# Dataset excerpts
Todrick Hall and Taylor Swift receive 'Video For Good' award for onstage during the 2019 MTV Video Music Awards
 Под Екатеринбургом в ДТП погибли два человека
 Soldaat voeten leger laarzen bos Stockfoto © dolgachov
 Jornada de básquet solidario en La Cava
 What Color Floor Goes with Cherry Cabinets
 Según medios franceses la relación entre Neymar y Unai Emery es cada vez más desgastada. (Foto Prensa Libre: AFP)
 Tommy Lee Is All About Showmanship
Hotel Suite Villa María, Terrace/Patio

# Directions for this task
Your task is to reproduce the whole listing exactly.

# Written response
Todrick Hall and Taylor Swift receive 'Video For Good' award for onstage during the 2019 MTV Video Music Awards
 Под Екатеринбургом в ДТП погибли два человека
 Soldaat voeten leger laarzen bos Stockfoto © dolgachov
 Jornada de básquet solidario en La Cava
 What Color Floor Goes with Cherry Cabinets
 Según medios franceses la relación entre Neymar y Unai Emery es cada vez más desgastada. (Foto Prensa Libre: AFP)
 Tommy Lee Is All About Showmanship
Hotel Suite Villa María, Terrace/Patio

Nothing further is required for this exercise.